::: Okuma metni :::
Ama itiraf etmeliyim ki: bu diziyi 31 yaşındaki ben değil de, çıktığı yıl 25 yaşındaki ben izlemiş olsaydı; bu fotoğraf ana ekranım olurdu kesinlikle, bir süre.


          Oysa aşk dedin mi Choi Yoo Jin derim ben The K2'da. 

          Kadın tam aşk kadını. Kötü kadın olmasına rağmen ben en çok onu sevdim, onu haklı buldum, onunla empati kurdum. 
           Sevdiği adam ile evlendiğini zanneden bir kadın; sadece kandırıldığını fark etmiş gün geldiğinde yazık. Gücü, parayı, ailesini sevdiği adam için fırlatıp atmış bu kadın; hiç sevgi görmemiş, hep kullanılmış yazık. Çevresinde binlerce insan varken gerçekte yapayalnızmış, kimseye güvenememiş, kimse onu gerçekten sevmemiş, yanında olmamış. Herkes her an saf değiştirip, sırtından vurabilir tetiğinde yaşamış yazık. Annesi aldatılmış, babasına yıllarca içerlemiş bu yüzden ve yetmemiş bir de babasının vicdansızlığı yüzünden bir dönüm noktası yaşayıp; kötülüğün esiri olmuş yazık.

            Tüm bu karanlığın içinde bir adam gelmiş; canını hiçe sayıp, onu öldürmeye geldiği yerde onu kurtarmış, yanında olmuş. En beklenmedik anında, en sıkışıp kaldığı yerde kurtarıcısı olmuş, belalarına bir şemsiye açmış onu korumak için. Şimdi o kadın nasıl o adama vurulmasın. Onu etkileyen ne yakışıklılık ne başkası. Hayatında ilk kez gördüğü samimiyet sadece. Birine güvenebilirim hissi...
            Ve bu sıcaklığın yumuş yumuş bir koyun değil de; onu şimdiki olduğu kendisinden başka yerlere, başka acılara sürükleyerek yiyip bitirecek bir kurt olduğunu bilmek... Bilse de sevmeye engel olamamak bir çeşit işkence aslında.

            Tüm bu duyguları ve daha fazlasını ekrana aktaran Song Yoon Ah şiyi ayakta alkışlıyorum. Böyle yetenekli bir oyuncu ile daha önce o kadar dizi izlemiş olmama rağmen nasıl karşılaşmamışım, hayret doğrusu. Kötüleri sevdiren oyuncular ve senaryolar Kore Dizileri'nin sevmemdeki en önemli etken. Bize bir şeyler öğretiyor bu insanlar her zaman. 

Dizi de herkes kötü idi ama hiç biri Choi Yoo Jin karakteri gibi sevgimizi de kazanamadı. Yine de Kim Gab Soo, Lee Jung Jin, Jo Sung Ha gibi çok sevdiğim saydığım oyuncuları; kötü rollerde de olsa izlemek benim için keyifliydi. Dizinin kadrosu dizinin en büyük artısıydı benim için.
:::
Alıştırmalar
A) The K2 yazısında "Tüm bu karanlığın" ifadesinden başlayıp "Birine güvenebilirim hissi..." ifadesine kadar (o da dahil) olan bölümü aynen kopyala.
B) The K2 yazısındaki "Tüm bu karanlığın içinde bir adam gelmiş" diye başlayan paragrafı, temel bilgileri koruyarak daha kısa biçimde yeniden yaz.
C) The K2 yazısını kaldığı yerden devam ettirerek bir sonraki kısmı yaz.
Kayıtların The K2 yazısıyla hiçbir bağlantısı yok.
::: Kayıtlar :::
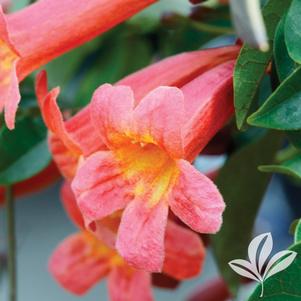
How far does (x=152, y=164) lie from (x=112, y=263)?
0.26 meters

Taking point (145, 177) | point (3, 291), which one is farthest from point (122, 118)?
point (3, 291)

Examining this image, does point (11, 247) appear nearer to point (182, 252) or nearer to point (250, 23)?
point (182, 252)

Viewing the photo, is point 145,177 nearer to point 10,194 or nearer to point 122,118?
point 122,118

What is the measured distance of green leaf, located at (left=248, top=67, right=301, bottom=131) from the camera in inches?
18.4

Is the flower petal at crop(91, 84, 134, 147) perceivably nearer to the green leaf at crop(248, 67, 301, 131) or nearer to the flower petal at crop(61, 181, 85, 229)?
the green leaf at crop(248, 67, 301, 131)

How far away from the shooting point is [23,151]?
0.68m

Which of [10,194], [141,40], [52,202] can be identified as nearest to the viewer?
[10,194]

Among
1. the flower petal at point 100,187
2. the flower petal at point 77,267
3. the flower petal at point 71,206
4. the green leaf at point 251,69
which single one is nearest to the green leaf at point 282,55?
the green leaf at point 251,69

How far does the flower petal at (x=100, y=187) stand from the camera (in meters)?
0.49

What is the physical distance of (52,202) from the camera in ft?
:::
Verilen cevaplar
A)
Tüm bu karanlığın içinde bir adam gelmiş; canını hiçe sayıp, onu öldürmeye geldiği yerde onu kurtarmış, yanında olmuş. En beklenmedik anında, en sıkışıp kaldığı yerde kurtarıcısı olmuş, belalarına bir şemsiye açmış onu korumak için. Şimdi o kadın nasıl o adama vurulmasın. Onu etkileyen ne yakışıklılık ne başkası. Hayatında ilk kez gördüğü samimiyet sadece. Birine güvenebilirim hissi...

B) Karanlık hayatına bir adam girmiş. Adam onu öldürmeye geldiği yerde canını hiçe sayıp onu kurtarmış ve yanında durmuş. En beklenmedik, en çaresiz anında kurtarıcısı olmuş. Kadının ona vurulmasının sebebi yakışıklılık değil. Sebep, hayatında ilk kez gördüğü samimiyet ve birine güvenebilme duygusu.

C)
Adı: The K2
Tür: Melodram, Politika, Aksiyon
Bölüm Sayısı: 16
Yayınlandığı Kanal: TvN
Yayınlandığı Tarihler: 23/09/2016 - 12/11/2016
Yayınlandığı Günler: Cuma - Cumartesi 20:00

Oyuncular: 

  • Ji Chang Wook / K2 - Kim Je Ha
  • Song Yoon Ah / Choi Yoo Jin
  • Im Yoon Ah / Go Anna
  • Jo Sung Ha / Jang Se Joon
  • Kim Gab Soo / Park Kwan Soo
  • Lee Jung Jin / Choi Sung Won
  • Shin Dong Mi / Kim Dong Mi


1. The K2 Main Theme - Choi Chul Ho (최철호), Park Ah Reum (박아름)
2. Today Too -오늘도 Kim Bo Hyung / SPICA
3. Sometimes - 아주 가끔 Yoo Sung Eun
4. Amazing Grace - Yoona
5. Love you - Min Kyung Hoon / Buzz
6. As Time Stopped - 시간이 멈춘듯 Park Kwang Sun / Ulala Session
7. Anemone (Male Ver.) - J.A.N. (잔)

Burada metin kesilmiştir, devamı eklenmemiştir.